§ **Text provided**
━━━━
This seems to work, but it looks like the server actually stores the base64 as data in the database, which causes this response when parse_preview is called:

{'error': 'CSV file seems to have no content', 'preview': 'aWQsbmFtZQppbXBvcnRfdGVzdC50ZXN0NSx0w6lzdA=='}

So if I understand correctly, base_import.import doesn't expect its data as base64, but there's no way to transfer non-ASCII data via the json-RPC API? Is there something I'm missing?

I also tried adjusting the script and running it with Python 2, with the same outcome.

sebalix commented 8 years ago

I'm not an expert in encoding/decoding, but I think the line in your second test is wrong (the following code is in Python 2):

>>> 'id,name\nimport_test.test2,tést'.encode('utf-8')
━━━━
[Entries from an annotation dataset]
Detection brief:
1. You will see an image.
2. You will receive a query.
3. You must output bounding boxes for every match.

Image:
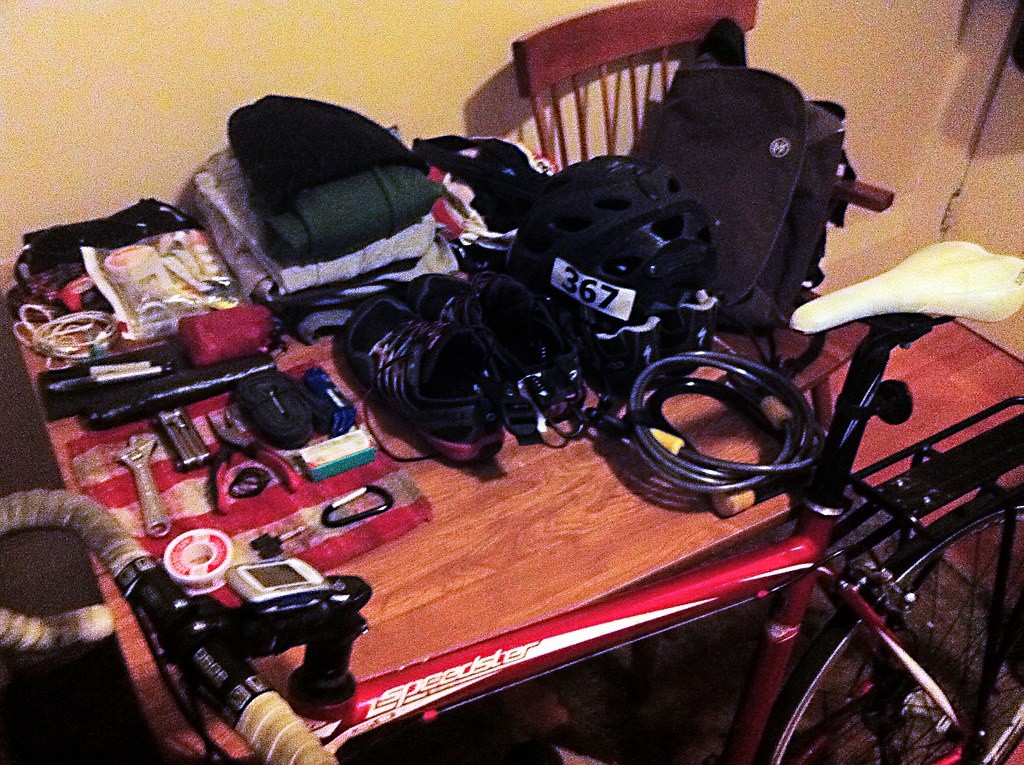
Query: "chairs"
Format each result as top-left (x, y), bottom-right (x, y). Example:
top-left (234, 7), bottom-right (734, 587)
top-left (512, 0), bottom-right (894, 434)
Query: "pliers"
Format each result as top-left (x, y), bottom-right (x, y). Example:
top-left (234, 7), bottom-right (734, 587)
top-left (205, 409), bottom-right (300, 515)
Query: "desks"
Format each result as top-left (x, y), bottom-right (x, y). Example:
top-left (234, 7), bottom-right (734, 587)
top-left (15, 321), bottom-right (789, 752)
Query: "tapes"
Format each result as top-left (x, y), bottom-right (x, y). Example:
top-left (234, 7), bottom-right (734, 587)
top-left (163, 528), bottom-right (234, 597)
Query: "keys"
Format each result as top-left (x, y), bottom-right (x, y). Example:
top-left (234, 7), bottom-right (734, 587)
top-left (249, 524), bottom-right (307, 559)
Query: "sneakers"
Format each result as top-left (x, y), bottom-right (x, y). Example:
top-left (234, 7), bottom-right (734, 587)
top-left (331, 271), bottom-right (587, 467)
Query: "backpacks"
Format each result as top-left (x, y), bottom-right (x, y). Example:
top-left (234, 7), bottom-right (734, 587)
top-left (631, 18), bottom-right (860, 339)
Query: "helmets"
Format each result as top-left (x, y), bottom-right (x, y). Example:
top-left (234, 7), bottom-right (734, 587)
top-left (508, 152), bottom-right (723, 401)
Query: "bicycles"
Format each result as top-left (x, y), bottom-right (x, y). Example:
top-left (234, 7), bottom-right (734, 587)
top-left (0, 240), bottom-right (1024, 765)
━━━━
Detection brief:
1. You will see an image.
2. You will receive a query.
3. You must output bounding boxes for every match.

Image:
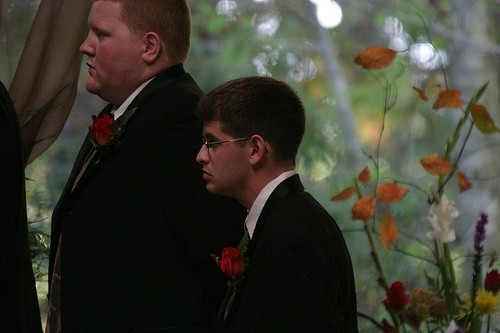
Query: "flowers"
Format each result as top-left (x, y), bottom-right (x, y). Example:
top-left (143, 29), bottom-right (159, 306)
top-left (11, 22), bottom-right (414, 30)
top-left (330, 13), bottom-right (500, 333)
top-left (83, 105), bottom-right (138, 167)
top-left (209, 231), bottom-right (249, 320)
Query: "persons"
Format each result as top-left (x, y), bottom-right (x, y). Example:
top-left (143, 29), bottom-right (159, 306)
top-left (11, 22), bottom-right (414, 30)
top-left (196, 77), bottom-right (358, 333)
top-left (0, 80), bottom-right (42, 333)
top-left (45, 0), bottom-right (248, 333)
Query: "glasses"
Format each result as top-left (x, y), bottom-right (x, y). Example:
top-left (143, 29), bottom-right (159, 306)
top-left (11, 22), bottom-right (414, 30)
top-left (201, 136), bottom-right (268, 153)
━━━━
Please answer these questions using the forum thread about base64 imports above the records:
1. What error message came back when parse_preview was called?
2. Which Python version was the adjusted script also run with?
3. Which user commented 8 years ago?

§ **Expected answer**
1. CSV file seems to have no content
2. Python 2
3. sebalix